Companies are “quiet firing” employees to trim staff without having to make severance payouts or as a way to tamp down negative press or public perceptions associated with layoffs.

That’s according to a recent ResumeTemplates survey of 1,128 business leaders, which found that 53% of companies are using quiet firing to push employees out in 2025. Quiet firing refers to the act of intentionally creating an unfavorable work environment to compel employees to leave their jobs rather than formally firing them or issuing layoffs.

The report notes while the tactic can be effective, it has a negative impact on employee morale. The top quiet-firing tactics used by companies are delaying raises (47% of respondents), increasing the number of required in-office days (42%) and cutting benefits (32%).

Some companies say they are micromanaging employees (34% of respondents) and ignoring toxic workplace behavior (22%).

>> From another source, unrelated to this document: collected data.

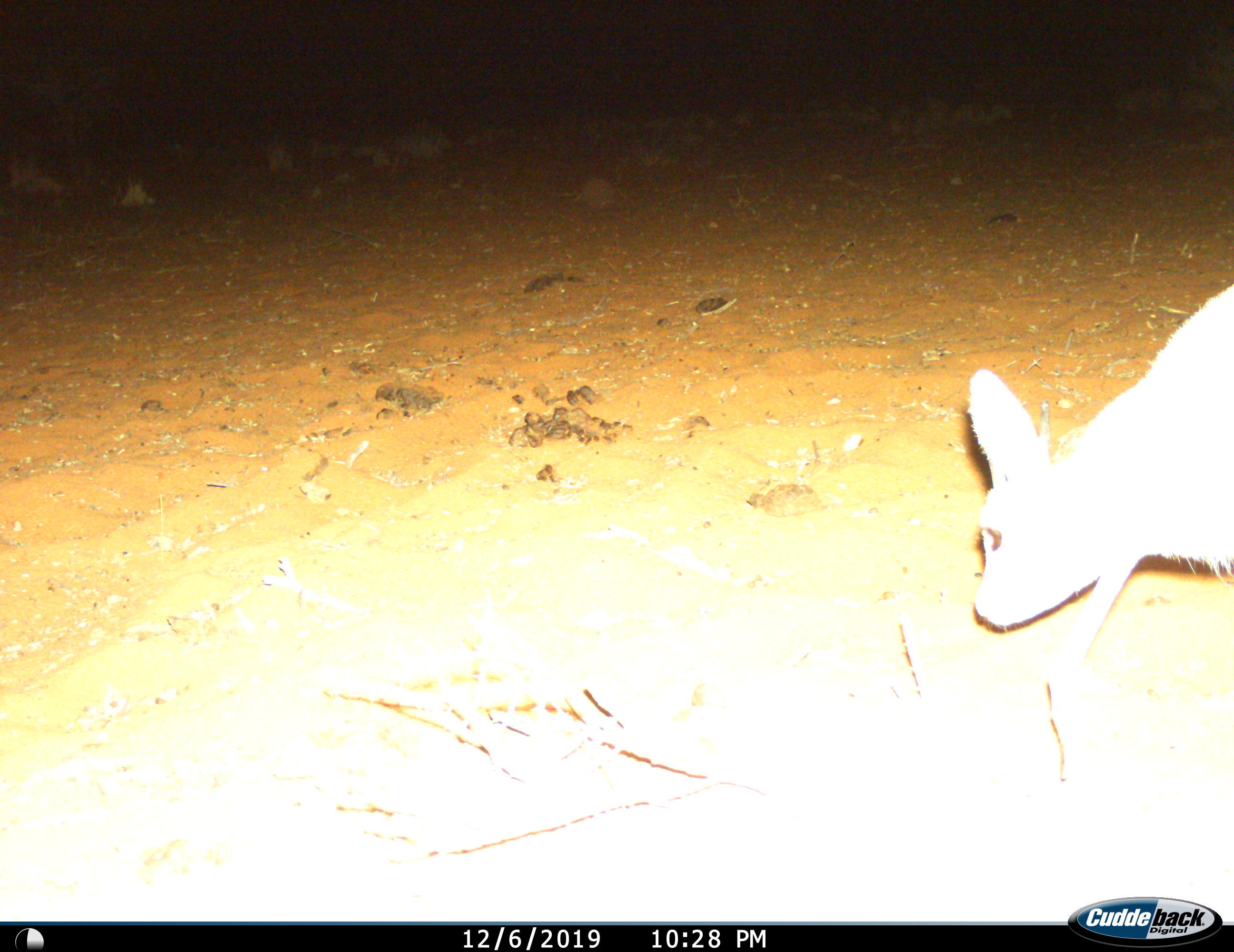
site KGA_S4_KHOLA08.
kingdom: Animalia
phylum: Chordata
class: Mammalia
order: Artiodactyla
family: Bovidae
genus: Raphicerus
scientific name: Raphicerus campestris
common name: steenbok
Steenbok (Raphicerus campestris), count 1. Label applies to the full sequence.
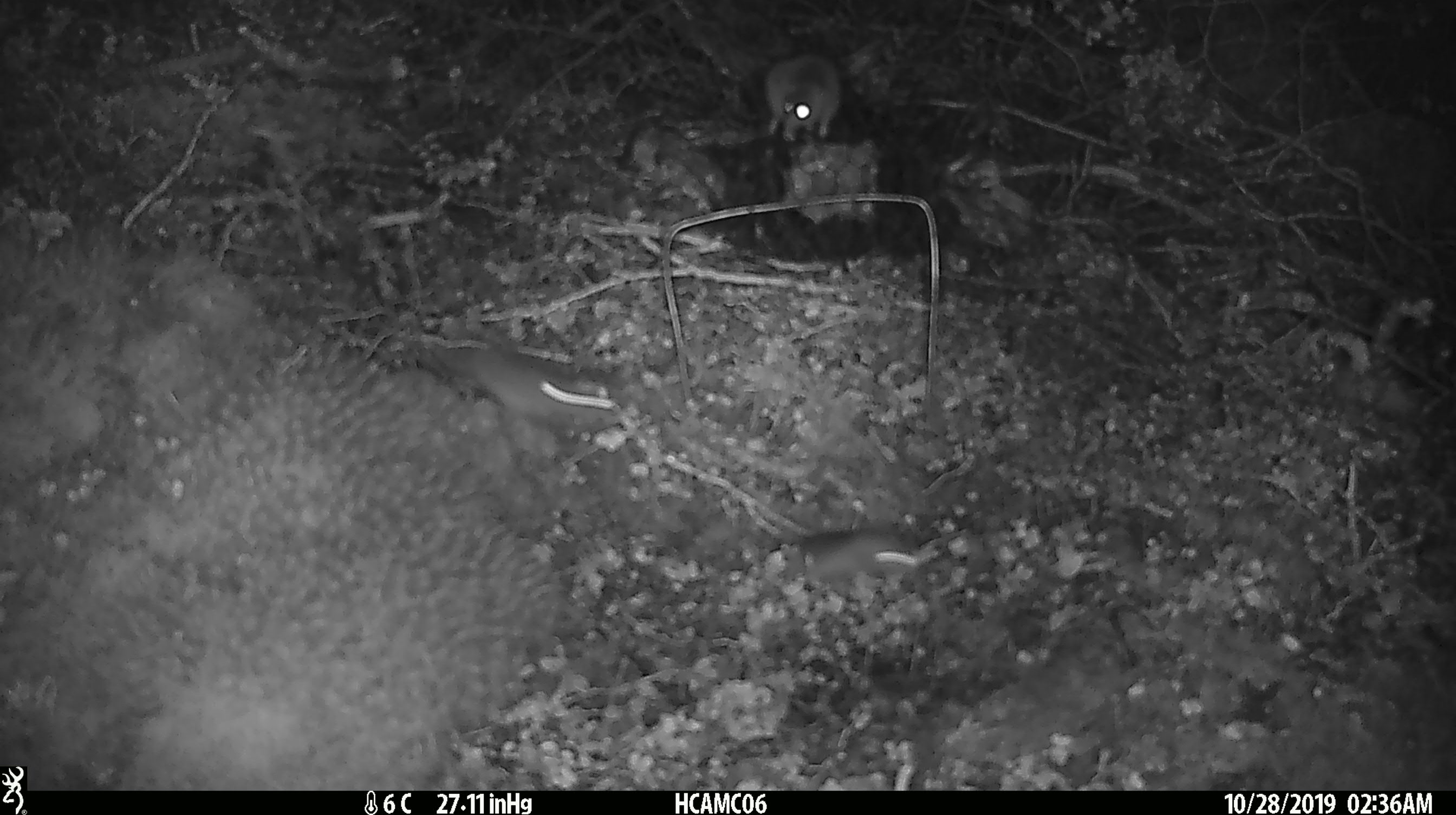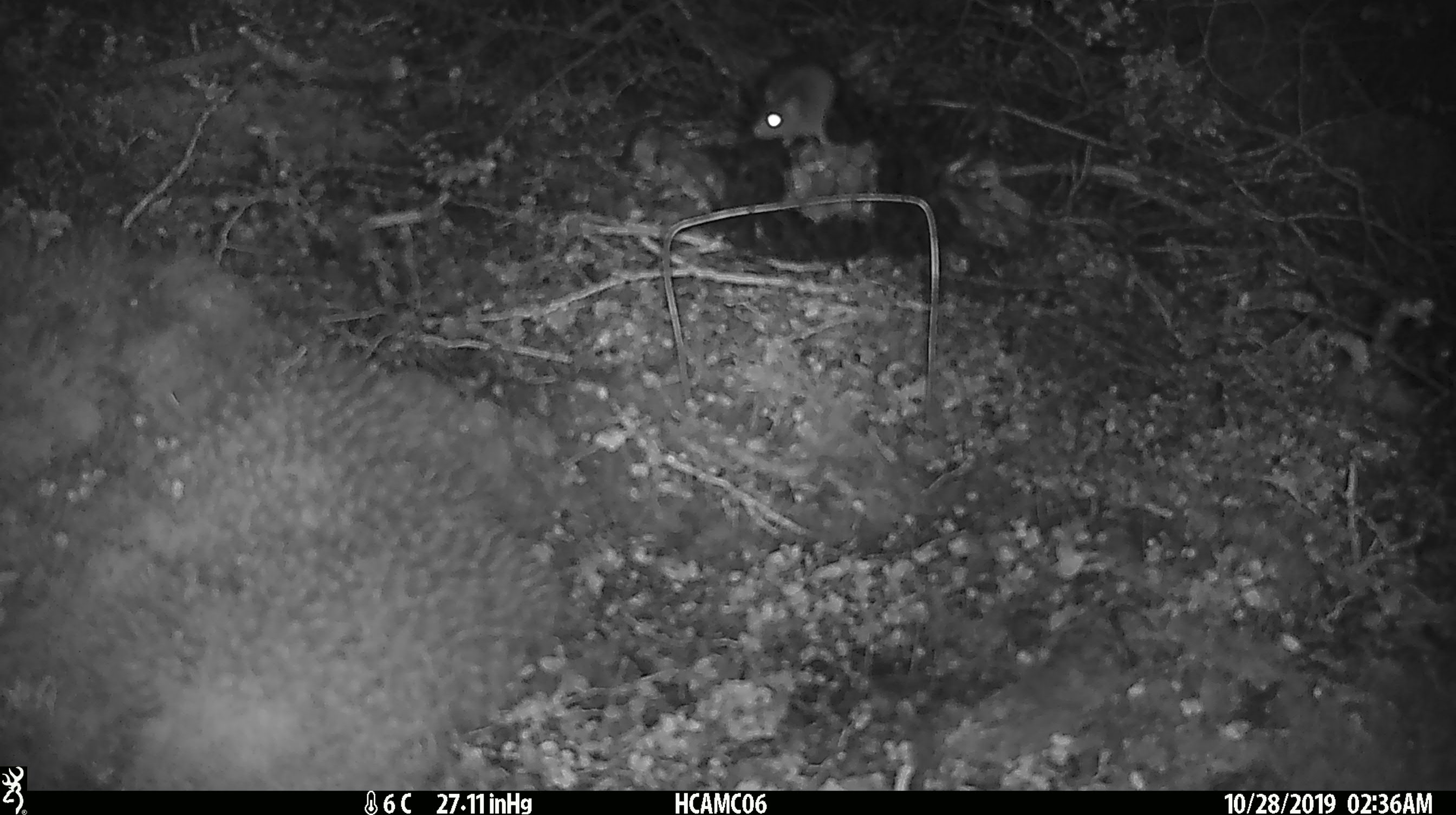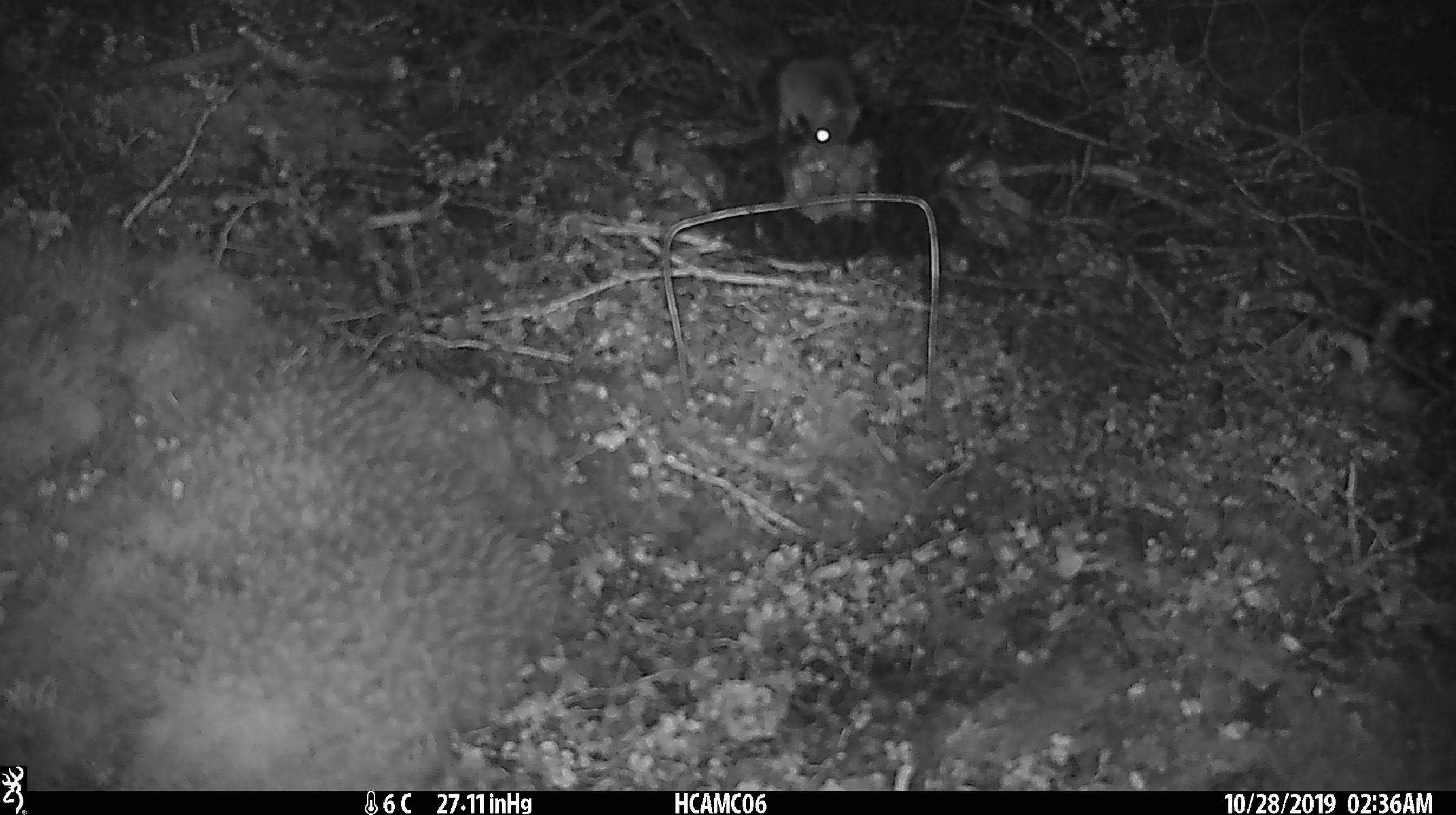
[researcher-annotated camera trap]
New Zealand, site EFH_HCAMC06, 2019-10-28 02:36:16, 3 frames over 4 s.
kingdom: Animalia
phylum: Chordata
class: Mammalia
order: Rodentia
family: Muridae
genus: Mus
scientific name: Mus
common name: mouse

“From a business perspective, quiet firing can seem like an efficient way to reduce headcount without triggering layoffs, bad press or severance costs, but it’s short-sighted,” said Julia Toothacre, chief career strategist at ResumeTemplates, in the report. “Creating an environment that pushes people to quit inevitably damages morale, productivity and trust. It can also negatively impact hiring in the future.”

Of the companies that said they started quiet firing in 2025, 39% said it has reduced morale a lot while 46% said it affected morale a little bit.